Liza Mulder grew up in Toledo, Ohio and attended Smith College in Northampton, Massachusetts, where she discovered a love of physics. In 2017, she went to UChicago to join the PhD program in physics and learned more about areas of research at the intersection of physics and biology. She was fascinated by the diversity of questions in the field of biophysics and the creativity of the solutions used to investigate both biological and physical systems. In 2018, she joined the Esser-Kahn lab to work on a project that seeks to probe the fundamentals of the innate immune system by using Fluidic Force Microscopy (FluidFM) to target single immune cells in culture. She is excited to be working on a project with the potential to both elucidate the fundamentals of a complex system and inform more applied research in the field.

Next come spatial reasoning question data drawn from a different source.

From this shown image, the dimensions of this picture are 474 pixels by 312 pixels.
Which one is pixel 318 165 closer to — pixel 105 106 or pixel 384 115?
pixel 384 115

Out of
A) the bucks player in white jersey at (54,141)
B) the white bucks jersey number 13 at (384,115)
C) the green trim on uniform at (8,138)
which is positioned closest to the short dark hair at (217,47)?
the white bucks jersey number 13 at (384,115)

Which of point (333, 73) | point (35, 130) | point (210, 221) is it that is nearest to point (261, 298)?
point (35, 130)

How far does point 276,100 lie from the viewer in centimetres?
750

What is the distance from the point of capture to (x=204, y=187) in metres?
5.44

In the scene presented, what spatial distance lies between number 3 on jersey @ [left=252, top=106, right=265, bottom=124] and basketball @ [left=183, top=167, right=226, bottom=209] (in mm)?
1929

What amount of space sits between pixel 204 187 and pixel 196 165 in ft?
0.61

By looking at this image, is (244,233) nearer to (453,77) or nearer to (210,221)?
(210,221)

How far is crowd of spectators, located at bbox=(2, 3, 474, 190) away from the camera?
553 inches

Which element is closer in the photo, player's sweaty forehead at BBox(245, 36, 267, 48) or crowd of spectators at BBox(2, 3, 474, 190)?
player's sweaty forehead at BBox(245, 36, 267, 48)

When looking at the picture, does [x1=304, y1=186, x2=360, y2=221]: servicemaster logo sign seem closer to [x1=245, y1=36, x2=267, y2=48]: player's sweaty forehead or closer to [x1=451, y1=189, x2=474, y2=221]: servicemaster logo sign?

Liza's research focuses on studying the fundamentals of the innate immune response using Fluidic Force Microscopy (FluidFM). FluidFM technology allows for local chemical or mechanical stimulation of target cells with minimal disturbance of their environment and simultaneous monitoring with live-cell microscopy. Currently, Liza works with macrophages to study their sensitivity to pathogen-associated molecular patterns (PAMPs) by looking at the effects of concentration, duration, and spatial extent of the stimulation, and neighboring cell behavior (unstimulated or collectively stimulated). Macrophages serve an important function in the early immune response by detecting signs of infection and alerting and recruiting other immune cells to initiate a wider immune response. Liza wants to better understand macrophage sensitivity to PAMPs in the initial phase of the response, the role of environmental factors on that sensitivity, and whether the response is individual or collective. Traditional experiments either isolate the cells or stimulate them collectively, but with the FluidFM Liza can provide a localized stimulus to an otherwise undisturbed culture. This gives her better control over the cell environment the temporal and spatial extent of the stimulus, allowing her to investigate questions that would otherwise be experimentally difficult, and potentially giving new insights into the role of macrophages as “pathogen-detectors.”